-- start of Source data --

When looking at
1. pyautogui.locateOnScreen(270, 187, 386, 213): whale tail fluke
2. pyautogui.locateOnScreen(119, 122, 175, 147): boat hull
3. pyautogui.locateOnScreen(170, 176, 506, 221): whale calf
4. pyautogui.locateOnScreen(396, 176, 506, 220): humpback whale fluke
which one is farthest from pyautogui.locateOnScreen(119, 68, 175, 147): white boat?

-- end of Source data --

Convert each line of the data above into one string of a JSON list, leaving out any blank lines.

[
  "When looking at",
  "1. pyautogui.locateOnScreen(270, 187, 386, 213): whale tail fluke",
  "2. pyautogui.locateOnScreen(119, 122, 175, 147): boat hull",
  "3. pyautogui.locateOnScreen(170, 176, 506, 221): whale calf",
  "4. pyautogui.locateOnScreen(396, 176, 506, 220): humpback whale fluke",
  "which one is farthest from pyautogui.locateOnScreen(119, 68, 175, 147): white boat?"
]